Отзывы о деятельности владыки Вениамина до сих пор существуют самые разноречивые. Общеизвестны похвальные данные, содержащиеся в предисловиях книг митрополита, написанные проф. А.К. Светозарским. Старые прихожанки прихода святителя Николая в Байоне до сих пор говорят о редком смирении владыки. О.Н. Штембер, 1927 г.р.. жившая в помещении домового храма владыки, вспоминает: «совсем особенный человек. Очень духовный».

В то же время ныне покойный протоиерей Феодор Ковальчук, бывший секретарь епархии и заставший еще время митрополита Вениамина, так говорил пишущему эти строки (наша беседа состоялась в 2003 г.): «Я не думаю, что он был успешен (I don’t think he was successful). У него была странная концепция: христианин не может быть настоящим верующим, если он не претерпел гонений за свою веру. Пусть нас отовсюду выгонят – будем служить по подвалам. Если бы он оставался здесь до нынешнего времени, у Патриархата вообще бы ничего не было».

В статьях А.А. Кострюкова, со ссылкой на отчеты митрополита Григория (Чукова) и Л. Парийского, также изложены весьма негативные отзывы о деятельности митрополита Вениамина[4].

Итак, мы видим, что имеется достаточно данных для размышления и причин для попытки разобраться в том, что же все-таки происходило в то время и каковой явилась деятельность владыки Вениамина.

_Вопросы для ответа_.
**A.** Ответьте по отрывку о митрополите Вениамине:
(i) Кто написал предисловия к книгам митрополита?
(ii) В каком году состоялась беседа с протоиереем Феодором Ковальчуком?
(iii) На чьи отчеты ссылается в своих статьях А.А. Кострюков?
**B.** Верните без изменений фрагмент отрывка о митрополите Вениамине, начиная со слов «В статьях А.А.» и заканчивая словами «деятельности митрополита Вениамина[4].».
**C.** Продолжите отрывок о митрополите Вениамине, начав сразу после его последнего предложения.

Веб-изображения с подписями:

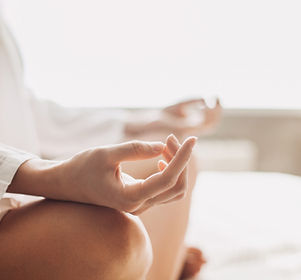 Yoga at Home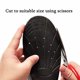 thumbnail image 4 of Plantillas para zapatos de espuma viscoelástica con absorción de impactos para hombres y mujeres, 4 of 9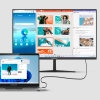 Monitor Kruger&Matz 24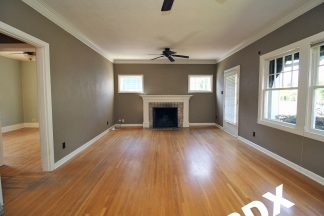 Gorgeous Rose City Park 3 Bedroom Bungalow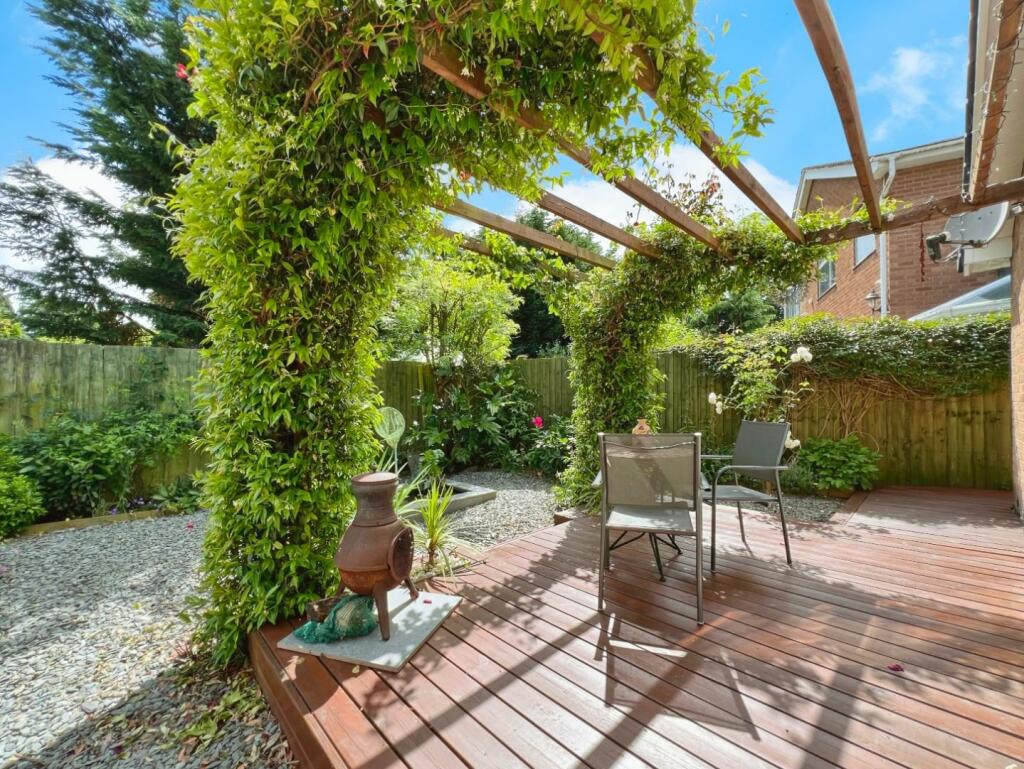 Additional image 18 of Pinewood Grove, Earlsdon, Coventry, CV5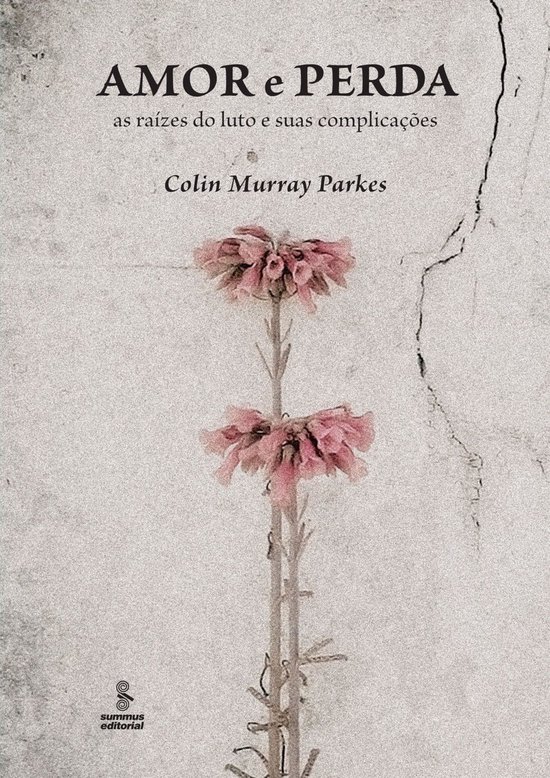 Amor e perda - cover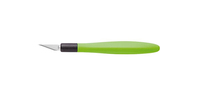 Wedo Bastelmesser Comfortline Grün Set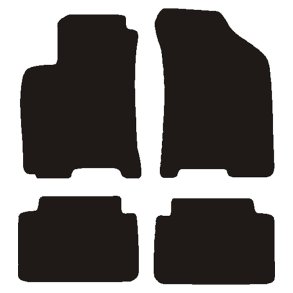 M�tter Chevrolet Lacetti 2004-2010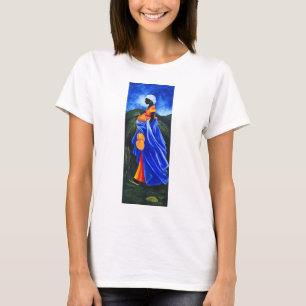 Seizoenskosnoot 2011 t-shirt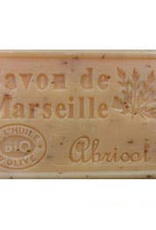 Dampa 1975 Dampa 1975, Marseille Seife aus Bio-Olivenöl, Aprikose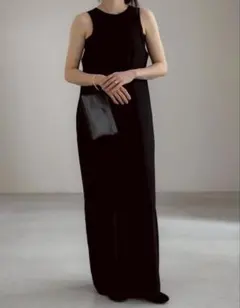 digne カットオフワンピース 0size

_Ответы к заданиям_.
**A.**
(i) Профессор А.К. Светозарский.
(ii) В 2003 году.
(iii) На отчеты митрополита Григория (Чукова) и Л. Парийского.

**B.**
В статьях А.А. Кострюкова, со ссылкой на отчеты митрополита Григория (Чукова) и Л. Парийского, также изложены весьма негативные отзывы о деятельности митрополита Вениамина[4].

**C.**
Если писать, например, о литературном творчестве С. Есенина и не упоминуть о его любви к Родине, то работа эта, по определению, будет неудачной. Если главная цель деятельности и основные характеристики личности выпущены, то исследование не окажется объективным. Главная цель пребывания владыки Вениамина в США состояла в восстановлении общения православных русских верующих людей с Матерью-Церковью. Видел он выполнение этой задачи, главным образом, в том, чтобы наладить мир с существующей епархией. Он рассматривал свое положение экзарха как вынужденное, временное. Он готов был уступить, лишь бы сохранить мир. Важнейшей особенностью личности владыки была его внутренняя, духовная направленность. Он старался создать молитвенную обстановку вокруг себя, в сложных случаях советовался со старцами, прибегал к «сорокоустам» (служению литургии 40 дней подряд), чтобы узнать волю Божию[5]. Таковая духовная направленность имела и обратную сторону: владыка Вениамин был человеком мягким, нерешительным, не всегда разбирался в людях, был наивным, увлекающимся. Отсутствие твердости и решительности, подчас столь необходимых в административной работе, вероятно, приводило порой к серьезным срывам и неудачам в его и так крайне нелегкой миссии. Нам представляется, именно этим можно объяснить различные, иногда полярные отзывы о его деятельности, с которыми нам еще предстоит встретиться в ходе исследования.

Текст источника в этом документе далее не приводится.